** start of Record excerpts **
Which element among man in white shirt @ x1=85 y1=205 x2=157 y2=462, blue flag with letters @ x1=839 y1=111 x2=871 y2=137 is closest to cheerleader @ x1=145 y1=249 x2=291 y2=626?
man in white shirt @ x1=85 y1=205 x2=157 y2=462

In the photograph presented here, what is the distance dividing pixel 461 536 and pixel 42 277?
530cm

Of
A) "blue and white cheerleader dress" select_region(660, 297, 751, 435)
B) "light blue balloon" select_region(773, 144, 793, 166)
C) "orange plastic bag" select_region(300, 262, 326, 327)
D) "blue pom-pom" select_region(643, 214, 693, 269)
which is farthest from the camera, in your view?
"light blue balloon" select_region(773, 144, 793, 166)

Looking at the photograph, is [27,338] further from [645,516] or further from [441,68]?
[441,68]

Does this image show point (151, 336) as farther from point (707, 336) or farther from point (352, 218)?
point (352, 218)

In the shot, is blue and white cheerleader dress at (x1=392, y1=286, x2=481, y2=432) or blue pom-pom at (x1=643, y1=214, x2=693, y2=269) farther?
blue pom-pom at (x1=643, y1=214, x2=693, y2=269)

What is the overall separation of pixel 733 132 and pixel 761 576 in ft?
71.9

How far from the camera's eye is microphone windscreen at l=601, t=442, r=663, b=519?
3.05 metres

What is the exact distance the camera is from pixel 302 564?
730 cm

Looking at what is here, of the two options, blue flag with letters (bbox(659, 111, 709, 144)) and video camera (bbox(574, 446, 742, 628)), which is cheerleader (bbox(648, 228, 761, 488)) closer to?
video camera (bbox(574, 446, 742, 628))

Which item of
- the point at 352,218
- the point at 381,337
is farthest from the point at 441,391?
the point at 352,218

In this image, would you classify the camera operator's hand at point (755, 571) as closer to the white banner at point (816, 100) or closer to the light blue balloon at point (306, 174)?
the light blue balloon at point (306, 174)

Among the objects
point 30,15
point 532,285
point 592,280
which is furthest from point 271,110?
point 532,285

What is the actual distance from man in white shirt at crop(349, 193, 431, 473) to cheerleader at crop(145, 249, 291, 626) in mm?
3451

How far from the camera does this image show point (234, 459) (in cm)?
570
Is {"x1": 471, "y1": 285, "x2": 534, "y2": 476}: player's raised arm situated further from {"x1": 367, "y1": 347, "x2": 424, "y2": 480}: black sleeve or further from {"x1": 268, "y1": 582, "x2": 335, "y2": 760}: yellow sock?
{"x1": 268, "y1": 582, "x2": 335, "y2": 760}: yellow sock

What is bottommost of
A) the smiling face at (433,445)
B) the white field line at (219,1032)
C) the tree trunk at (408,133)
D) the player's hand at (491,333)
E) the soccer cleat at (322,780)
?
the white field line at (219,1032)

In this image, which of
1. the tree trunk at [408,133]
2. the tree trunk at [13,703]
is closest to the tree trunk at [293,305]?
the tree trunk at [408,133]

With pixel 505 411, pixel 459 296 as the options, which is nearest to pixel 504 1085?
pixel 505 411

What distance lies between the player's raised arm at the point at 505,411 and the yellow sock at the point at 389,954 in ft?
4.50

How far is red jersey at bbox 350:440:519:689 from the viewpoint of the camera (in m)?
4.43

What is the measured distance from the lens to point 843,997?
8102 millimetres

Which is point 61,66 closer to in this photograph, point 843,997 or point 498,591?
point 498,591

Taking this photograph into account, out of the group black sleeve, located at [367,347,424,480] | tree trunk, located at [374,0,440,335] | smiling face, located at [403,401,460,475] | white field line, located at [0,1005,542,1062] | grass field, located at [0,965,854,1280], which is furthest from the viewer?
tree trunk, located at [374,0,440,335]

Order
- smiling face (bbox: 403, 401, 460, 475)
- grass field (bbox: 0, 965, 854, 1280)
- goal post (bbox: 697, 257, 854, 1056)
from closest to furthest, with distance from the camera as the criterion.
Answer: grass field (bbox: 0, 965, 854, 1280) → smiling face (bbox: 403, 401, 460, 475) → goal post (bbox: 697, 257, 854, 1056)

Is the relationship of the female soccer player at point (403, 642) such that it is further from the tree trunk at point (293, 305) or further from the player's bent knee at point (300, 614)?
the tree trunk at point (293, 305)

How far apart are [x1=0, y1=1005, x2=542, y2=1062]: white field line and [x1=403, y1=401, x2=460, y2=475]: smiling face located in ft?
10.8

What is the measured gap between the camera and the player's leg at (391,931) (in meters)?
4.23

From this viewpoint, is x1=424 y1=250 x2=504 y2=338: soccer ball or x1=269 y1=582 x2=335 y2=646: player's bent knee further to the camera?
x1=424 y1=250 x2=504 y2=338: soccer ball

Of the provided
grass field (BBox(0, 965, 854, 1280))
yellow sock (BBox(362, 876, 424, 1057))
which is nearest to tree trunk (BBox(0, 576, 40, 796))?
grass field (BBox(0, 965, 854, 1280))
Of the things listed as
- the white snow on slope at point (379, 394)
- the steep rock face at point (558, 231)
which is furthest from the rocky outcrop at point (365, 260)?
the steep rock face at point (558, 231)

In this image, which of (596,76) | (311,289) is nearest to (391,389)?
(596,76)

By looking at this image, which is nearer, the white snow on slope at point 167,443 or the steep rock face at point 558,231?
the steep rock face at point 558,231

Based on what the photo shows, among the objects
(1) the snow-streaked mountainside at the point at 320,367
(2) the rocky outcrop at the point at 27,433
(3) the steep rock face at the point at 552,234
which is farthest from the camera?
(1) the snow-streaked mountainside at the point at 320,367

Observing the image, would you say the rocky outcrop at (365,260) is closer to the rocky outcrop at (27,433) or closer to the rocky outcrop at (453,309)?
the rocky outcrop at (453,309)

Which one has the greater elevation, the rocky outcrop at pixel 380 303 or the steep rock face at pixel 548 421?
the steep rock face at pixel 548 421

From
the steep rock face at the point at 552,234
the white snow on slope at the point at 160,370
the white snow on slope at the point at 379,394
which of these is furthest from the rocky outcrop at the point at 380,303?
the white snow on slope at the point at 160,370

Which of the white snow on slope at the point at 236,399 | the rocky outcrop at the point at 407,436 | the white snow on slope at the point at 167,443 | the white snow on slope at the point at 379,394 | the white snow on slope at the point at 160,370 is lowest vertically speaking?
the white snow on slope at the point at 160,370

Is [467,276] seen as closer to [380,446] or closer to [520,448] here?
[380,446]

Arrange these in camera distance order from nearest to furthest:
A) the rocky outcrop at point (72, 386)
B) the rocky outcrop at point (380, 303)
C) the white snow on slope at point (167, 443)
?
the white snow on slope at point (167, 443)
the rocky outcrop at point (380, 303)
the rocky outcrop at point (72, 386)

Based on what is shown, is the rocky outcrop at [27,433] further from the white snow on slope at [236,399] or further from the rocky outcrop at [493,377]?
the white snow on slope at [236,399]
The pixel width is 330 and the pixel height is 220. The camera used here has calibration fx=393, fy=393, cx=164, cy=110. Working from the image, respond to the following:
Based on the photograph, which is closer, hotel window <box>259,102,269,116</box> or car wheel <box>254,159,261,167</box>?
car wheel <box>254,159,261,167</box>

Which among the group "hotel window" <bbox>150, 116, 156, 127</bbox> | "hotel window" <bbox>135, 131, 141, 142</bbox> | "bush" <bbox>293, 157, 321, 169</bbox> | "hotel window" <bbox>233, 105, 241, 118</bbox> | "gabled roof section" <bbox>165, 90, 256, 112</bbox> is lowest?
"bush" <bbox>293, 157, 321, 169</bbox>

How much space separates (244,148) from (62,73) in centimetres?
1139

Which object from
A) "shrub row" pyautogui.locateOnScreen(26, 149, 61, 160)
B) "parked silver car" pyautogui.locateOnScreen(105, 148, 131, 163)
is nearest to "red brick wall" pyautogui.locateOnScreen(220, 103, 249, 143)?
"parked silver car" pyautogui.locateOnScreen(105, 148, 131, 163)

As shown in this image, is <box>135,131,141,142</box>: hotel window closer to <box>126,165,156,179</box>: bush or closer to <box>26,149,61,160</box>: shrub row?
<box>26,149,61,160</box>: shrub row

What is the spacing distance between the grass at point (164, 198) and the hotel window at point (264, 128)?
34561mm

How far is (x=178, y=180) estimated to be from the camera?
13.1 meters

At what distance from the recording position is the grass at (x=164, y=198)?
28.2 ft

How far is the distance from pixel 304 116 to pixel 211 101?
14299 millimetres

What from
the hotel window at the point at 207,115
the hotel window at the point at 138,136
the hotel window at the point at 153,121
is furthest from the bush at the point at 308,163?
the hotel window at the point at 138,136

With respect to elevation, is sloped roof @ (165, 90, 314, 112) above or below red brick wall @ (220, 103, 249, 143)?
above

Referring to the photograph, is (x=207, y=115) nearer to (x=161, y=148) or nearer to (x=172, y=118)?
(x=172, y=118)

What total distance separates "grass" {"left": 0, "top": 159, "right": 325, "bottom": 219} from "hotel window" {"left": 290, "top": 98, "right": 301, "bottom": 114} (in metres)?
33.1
** end of Record excerpts **
| Exercise aim |
Starting at the line that contains "With respect to", write out every line to the end of the entries, exactly as given.

| Correct result |
With respect to elevation, is sloped roof @ (165, 90, 314, 112) above or below red brick wall @ (220, 103, 249, 143)?
above

Referring to the photograph, is (x=207, y=115) nearer to (x=161, y=148) or nearer to (x=172, y=118)?
(x=172, y=118)

What total distance separates "grass" {"left": 0, "top": 159, "right": 325, "bottom": 219} from "hotel window" {"left": 290, "top": 98, "right": 301, "bottom": 114} (in metres)?
33.1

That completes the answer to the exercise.